The underlying legislation, H.R. 1, is replete with provisions like this. Instead of eliminating tax breaks for the oil and gas industries and choosing to adhere to the scientific evidence that carbon pollution is changing the climate and endangering our health and the environment, the Republican majority's continuing resolution slashes EPA's funding by almost a third and prohibits EPA from enforcing existing greenhouse gas monitoring and reporting requirements. The bill attacks the Clean Air Act directly so that EPA will be prevented from protecting public health and fighting climate change.

The Clean Air Act has a proven 40-year track record of cutting dangerous pollution to protect human health in a cost-effective manner that spurs innovation. According to EPA, the Clean Air Act prevented an estimated 843,000 asthma attacks, 18 million cases of respiratory illness among children, 672,000 cases of chronic bronchitis, 21,000 cases of heart disease, and 200,000 premature deaths.

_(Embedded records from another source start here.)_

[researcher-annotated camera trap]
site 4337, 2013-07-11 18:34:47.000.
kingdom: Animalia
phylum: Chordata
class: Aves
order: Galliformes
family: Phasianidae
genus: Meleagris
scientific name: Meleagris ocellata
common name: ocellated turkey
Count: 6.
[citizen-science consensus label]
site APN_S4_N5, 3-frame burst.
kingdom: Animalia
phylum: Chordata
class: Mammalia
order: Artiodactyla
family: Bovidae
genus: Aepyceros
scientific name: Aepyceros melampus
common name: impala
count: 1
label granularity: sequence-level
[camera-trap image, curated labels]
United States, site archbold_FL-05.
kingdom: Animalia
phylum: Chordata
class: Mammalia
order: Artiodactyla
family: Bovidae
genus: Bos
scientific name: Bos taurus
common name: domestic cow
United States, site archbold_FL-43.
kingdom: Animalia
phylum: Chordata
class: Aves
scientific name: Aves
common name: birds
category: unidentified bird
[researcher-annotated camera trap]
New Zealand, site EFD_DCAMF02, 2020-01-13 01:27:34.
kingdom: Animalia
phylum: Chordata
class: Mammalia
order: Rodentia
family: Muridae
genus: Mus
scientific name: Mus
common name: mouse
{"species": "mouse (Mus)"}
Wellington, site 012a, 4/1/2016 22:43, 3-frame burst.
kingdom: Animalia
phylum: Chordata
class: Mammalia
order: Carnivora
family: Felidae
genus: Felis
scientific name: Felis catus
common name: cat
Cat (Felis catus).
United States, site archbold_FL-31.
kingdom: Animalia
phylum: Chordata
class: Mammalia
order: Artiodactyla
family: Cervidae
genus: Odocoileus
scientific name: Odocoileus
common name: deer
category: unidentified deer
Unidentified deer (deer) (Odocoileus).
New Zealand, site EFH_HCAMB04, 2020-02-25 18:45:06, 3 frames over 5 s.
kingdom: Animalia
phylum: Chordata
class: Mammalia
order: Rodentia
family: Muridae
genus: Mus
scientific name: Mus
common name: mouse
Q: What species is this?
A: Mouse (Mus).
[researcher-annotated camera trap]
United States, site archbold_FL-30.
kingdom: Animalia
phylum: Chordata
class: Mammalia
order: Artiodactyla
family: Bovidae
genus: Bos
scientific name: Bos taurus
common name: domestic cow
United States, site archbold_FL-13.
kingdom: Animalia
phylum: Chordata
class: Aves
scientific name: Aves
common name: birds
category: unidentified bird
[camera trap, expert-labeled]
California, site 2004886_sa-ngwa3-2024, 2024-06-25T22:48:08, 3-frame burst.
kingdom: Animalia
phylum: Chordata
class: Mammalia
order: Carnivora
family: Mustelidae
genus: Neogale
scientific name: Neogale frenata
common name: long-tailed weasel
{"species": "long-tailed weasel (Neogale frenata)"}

The Clean Air Act continues to reduce air pollution and improve the health of children, seniors, and adults: the Clean Air Act has decreased lead emissions from cars by 95 percent, decreasing by 86 percent the number of children whose development is affected by lead exposure; by requiring all new diesel engines to be more than 90 percent cleaner, EPA will prevent more than 21,000 premature deaths and $160 billion in health costs every year by 2030; by phasing out the most dangerous ozone-depleting chemicals, EPA will cut the American incidences of non-melanoma skin cancer by 295 million by 2075; by launching the acid rain program, EPA has dramatically reduced soot and smog by levels that will reduce premature deaths by between 20,000 and 50,000 per year in 2010.

Since its enactment in 1970, the health benefits of the Clean Air Act have far outweighed industry's compliance costs, reducing toxic and health-threatening air pollutants by 60 percent while at the same time the economy grew by over 200 percent.

Now this legislation attempts to gut the Clean Air Act's pollution standards and repeal EPA's authority to limit health-threatening pollution in order to protect the profits of the big polluters.

It also prevents EPA from continuing to improve our health by updating its pollution standards and improving safeguards for public health. In addition, it repeals important Clean Air Act safeguards that are needed to create American clean energy jobs, reduce energy costs, reduce our dependence on foreign oil, and increase our economic competitiveness.

It's time for us to stand up for clean air and the health of the American people rather than work for the polluters who want to interfere with EPA's efforts to reduce life-threatening pollution and turn back the clock on air quality.

I urge my colleagues to oppose this amendment and oppose the continuing resolution.